Much more bisphenol A enters our body than earlier thought

December 11, 2019  14:46

People may be much more exposed to bisphenol A, a potentially dangerous and very common substance, than earlier thought, Lancet Diabetes & Endocrinology reported referring to a new study.

The authors of the study have developed a new method for determining the amount of bisphenol A in urine. It turned out that the concentration of that substance may turn out to be about 40 times higher in comparison with the indicators recorded before.
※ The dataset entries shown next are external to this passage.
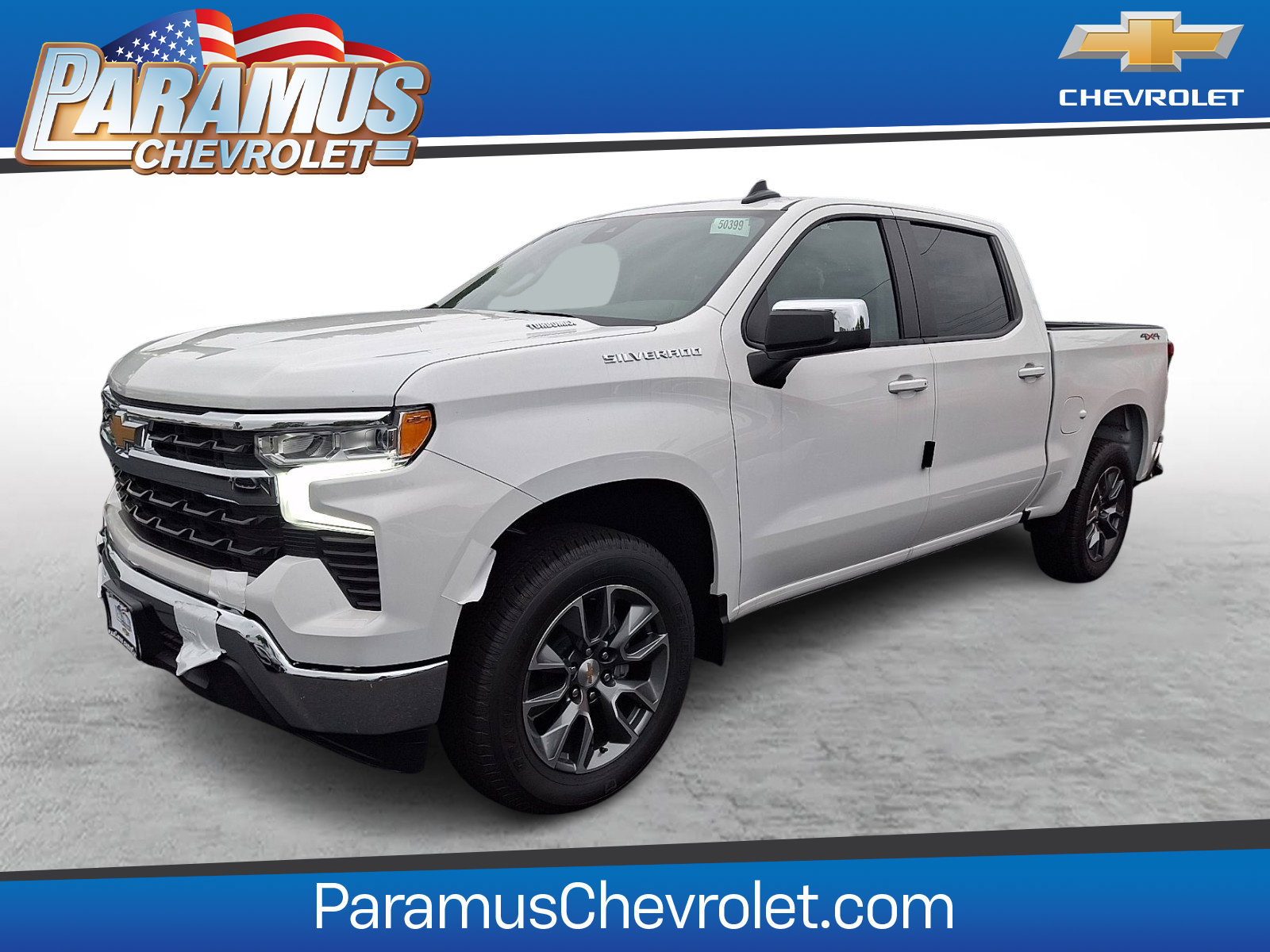 New 2026 Chevrolet Silverado 1500 LT (2FL) Truck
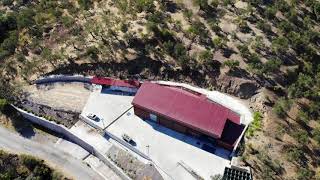 Mavras Zeytinyağı Fabrikası Drone Çekim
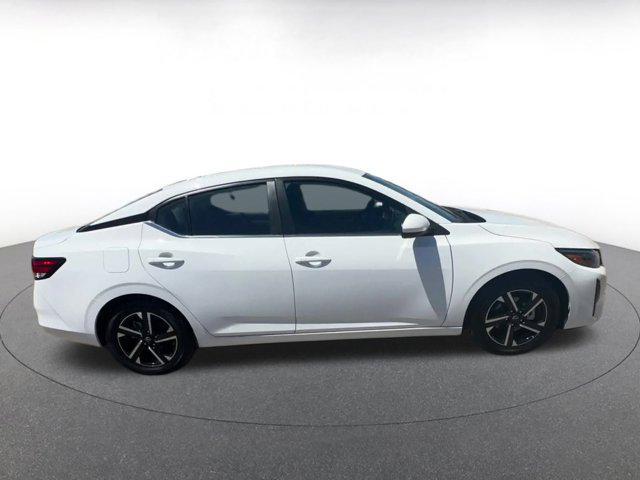 used 2024 Nissan Sentra car, priced at $18,528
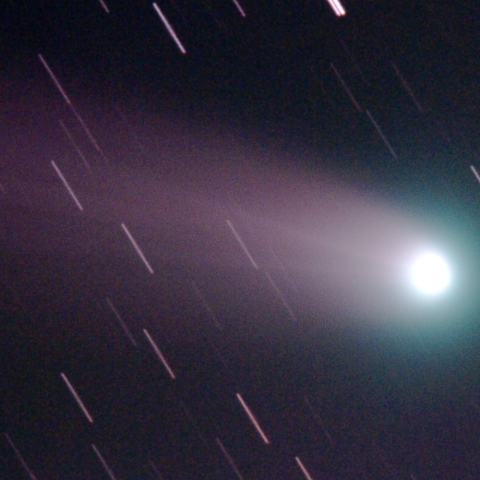 ラブジョイ彗星頭部12月8日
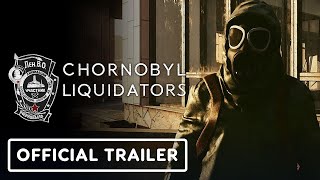 Chornobyl Liquidators  Official Release Date Trailer [upl. by Affer]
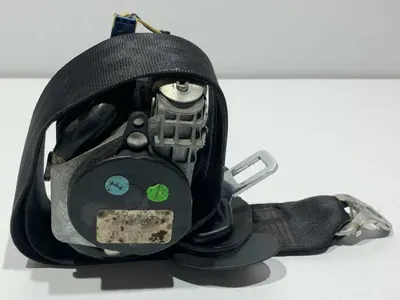 Centura de siguranta stanga fata 1K4857705AG Volkswagen Golf 5 (2004-2009)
Bisphenol A (BPA) is found in plastic products and synthetic coatings. Scientists often warn of its potentially negative impact on health: BPA is able to mimic the effects of the female sex hormone estrogen. Scientists associated its effect, for example, with an increased risk of developing obesity and type 2 diabetes, as well as infertility in women and men.

In 2012, the US FDA banned the use of bisphenol A in the manufacture of bottles for feeding children.

All regulatory organizations indicate that BPA in those concentrations that are usually found in food and the human body is not dangerous. However, a new discovery puts this statement into question, because it turns out that much more of this substance actually enters the human body than previously thought.

Scientists have developed a new test to measure the level of BPA in the body. Since this substance quickly breaks down in the body into by-products (metabolites), this makes it difficult to determine. Therefore, they decided to study the level in the urine of not only bisphenol itself, but also its metabolites.

Scientists analyzed the urine of 29 pregnant women. They found that the level of BPA is 44 times higher than the average with the traditional measurement method.